* **Study text**:
********
Introduction

Type 2 diabetes is a rapidly growing public health problem and although environmental factors are of major importance, genetic risk factors also predispose to the disease. Until recently, only three gene loci, PPARG [1], KCNJ11 [2, 3] and TCF7L2 [4], had convincingly shown replicated association with type 2 diabetes. However, within the last 2 years results of genome-wide association studies (GWA) have revolutionised the field of research and identified 14 new susceptibility type 2 diabetes variants [515]. Together with WFS1 [16] and TCF2 (also known as HNF1B) [17, 18], identified by a candidate gene approach, the total number of validated type 2 diabetes susceptibility loci now reaches 19. All identified alleles associated with type 2 diabetes risk are common (minor allele frequency [MAF] > 5%) and have a low penetrance (OR < 1.5) in the general population. Little is known about the molecular mechanisms by which these variants increase diabetes risk; however, physiological studies have demonstrated that the majority may mediate their pathogenic effect through an abnormal beta cell function, which seems to be the case for CDKAL1, SLC30A8, HHEX, CDKN2A, IGF2BP2, TCF7L2, KCNJ11, WFS1, CDC123, JAZF1, MTNR1B and TSPAN8 [3, 8, 14, 1923]. As for the remaining susceptibility variants, a predisposing effect through obesity affecting an increase in fat accumulation has been demonstrated for variation in FTO [24, 25] and variation in PPARG has shown a potentially pathogenic effect on type 2 diabetes through an impairment of insulin sensitivity [26].

An important question is, to what extent do the combined effect of these variants predict which individuals are at risk of developing type 2 diabetes. Indeed, if the discrimination is successful, the prospect of prediction and application of genotype-based early and individualised prevention and treatment strategies for type 2 diabetes would be of major clinical importance.

The issue of combining the known available type 2 diabetes susceptibility variants has been addressed before in case–control settings. Before the release of GWA studies, Weedon et al. [27] demonstrated that the combined effect of three common genetic variants only moderately enabled discrimination between type 2 diabetes patients and glucose-tolerant individuals (AUC of the receiver operating characteristics [ROC] 0.58). With the recent release of GWA studies and thus the expansion of the number of validated type 2 diabetes susceptibility variants, three studies have investigated the combined effect of 17 independent loci on type 2 diabetes risk and although subgroups of carriers of several risk alleles were considered to be at high risk of developing type 2 diabetes, the overall conclusion pointed towards a low discriminative ability between cases and controls assessed by the AUC of an ROC curve [2830]. Also, two prospective studies estimated the predictive value of 16 and 18 type 2 diabetes susceptibility variants, respectively. The studies demonstrated that even though the discriminatory power of genetic testing is limited, it increases with duration of follow up [31, 32], suggesting that even genetic risk factors with moderate effects may, on a life-long basis, contribute considerably to diabetes risk.
********
* **Data for analysis**:
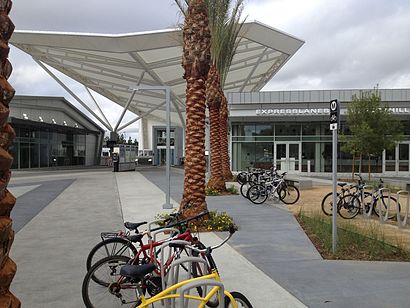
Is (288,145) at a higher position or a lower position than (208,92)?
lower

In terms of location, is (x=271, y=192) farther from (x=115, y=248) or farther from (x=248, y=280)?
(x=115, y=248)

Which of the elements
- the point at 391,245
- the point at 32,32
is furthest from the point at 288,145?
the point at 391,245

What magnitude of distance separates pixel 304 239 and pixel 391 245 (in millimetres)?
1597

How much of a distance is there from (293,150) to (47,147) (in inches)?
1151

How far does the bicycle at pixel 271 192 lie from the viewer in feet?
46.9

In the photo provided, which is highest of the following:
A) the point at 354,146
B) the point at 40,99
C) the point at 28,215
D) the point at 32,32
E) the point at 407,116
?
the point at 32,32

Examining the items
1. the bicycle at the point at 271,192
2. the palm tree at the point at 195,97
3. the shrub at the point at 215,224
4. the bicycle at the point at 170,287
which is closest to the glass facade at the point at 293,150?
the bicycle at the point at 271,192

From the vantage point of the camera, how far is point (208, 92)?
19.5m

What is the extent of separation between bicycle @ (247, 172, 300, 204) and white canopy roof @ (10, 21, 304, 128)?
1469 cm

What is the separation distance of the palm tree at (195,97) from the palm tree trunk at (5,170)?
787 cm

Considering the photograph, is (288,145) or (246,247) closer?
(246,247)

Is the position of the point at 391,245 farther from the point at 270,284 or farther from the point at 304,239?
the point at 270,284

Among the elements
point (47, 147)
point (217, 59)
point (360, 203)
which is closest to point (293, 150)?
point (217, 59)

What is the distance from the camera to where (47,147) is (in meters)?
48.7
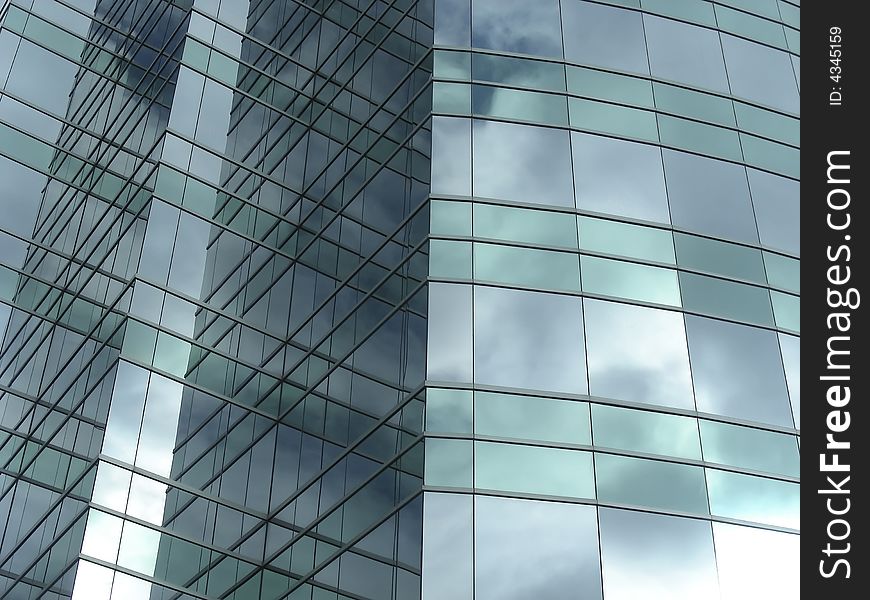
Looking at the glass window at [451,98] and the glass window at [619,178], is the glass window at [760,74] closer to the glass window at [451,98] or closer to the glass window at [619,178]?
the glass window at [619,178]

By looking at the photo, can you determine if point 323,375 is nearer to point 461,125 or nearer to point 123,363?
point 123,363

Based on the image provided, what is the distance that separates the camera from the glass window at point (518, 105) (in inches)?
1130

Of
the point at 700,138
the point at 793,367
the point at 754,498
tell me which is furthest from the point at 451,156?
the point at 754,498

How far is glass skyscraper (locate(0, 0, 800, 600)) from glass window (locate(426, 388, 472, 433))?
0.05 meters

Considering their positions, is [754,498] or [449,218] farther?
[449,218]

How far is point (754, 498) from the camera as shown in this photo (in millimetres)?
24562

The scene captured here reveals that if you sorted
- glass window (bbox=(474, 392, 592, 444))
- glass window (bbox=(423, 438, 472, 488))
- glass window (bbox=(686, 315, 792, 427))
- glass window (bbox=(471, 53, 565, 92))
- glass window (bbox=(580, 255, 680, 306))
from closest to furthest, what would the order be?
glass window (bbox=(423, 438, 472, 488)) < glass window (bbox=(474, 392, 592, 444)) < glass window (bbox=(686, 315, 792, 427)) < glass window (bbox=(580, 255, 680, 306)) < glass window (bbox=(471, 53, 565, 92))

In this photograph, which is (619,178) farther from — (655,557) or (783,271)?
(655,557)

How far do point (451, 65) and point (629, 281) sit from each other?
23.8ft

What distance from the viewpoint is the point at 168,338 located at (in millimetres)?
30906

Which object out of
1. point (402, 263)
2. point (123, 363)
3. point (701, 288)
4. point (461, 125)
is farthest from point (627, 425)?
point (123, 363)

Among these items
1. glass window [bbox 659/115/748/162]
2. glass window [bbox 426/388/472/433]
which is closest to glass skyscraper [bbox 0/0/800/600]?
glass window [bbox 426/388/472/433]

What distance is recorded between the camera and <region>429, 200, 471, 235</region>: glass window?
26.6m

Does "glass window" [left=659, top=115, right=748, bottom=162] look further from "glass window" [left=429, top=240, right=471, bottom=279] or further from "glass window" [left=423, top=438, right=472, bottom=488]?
********
* **What this exercise asks**:
1. Print part of the type 2 diabetes introduction, beginning at the words "An important question" and stopping after "major clinical importance.".
2. Say whether each statement agrees with the type 2 diabetes introduction, answering yes or no and quoting the deciding words: (a) Until recently, only three gene loci had convincingly shown replicated association with type 2 diabetes. (b) Variation in FTO has been shown to act through an impairment of insulin sensitivity. (c) The two prospective studies found that the discriminatory power of genetic testing increases with duration of follow-up.
The rows are separate material from the type 2 diabetes introduction.

* **Solved tasks**:
1.
An important question is, to what extent do the combined effect of these variants predict which individuals are at risk of developing type 2 diabetes. Indeed, if the discrimination is successful, the prospect of prediction and application of genotype-based early and individualised prevention and treatment strategies for type 2 diabetes would be of major clinical importance.

2.
(a) Yes: "Until recently, only three gene loci, PPARG [1], KCNJ11 [2, 3] and TCF7L2 [4], had convincingly shown replicated association with type 2 diabetes."
(b) No: "a predisposing effect through obesity affecting an increase in fat accumulation has been demonstrated for variation in FTO"
(c) Yes: "even though the discriminatory power of genetic testing is limited, it increases with duration of follow up"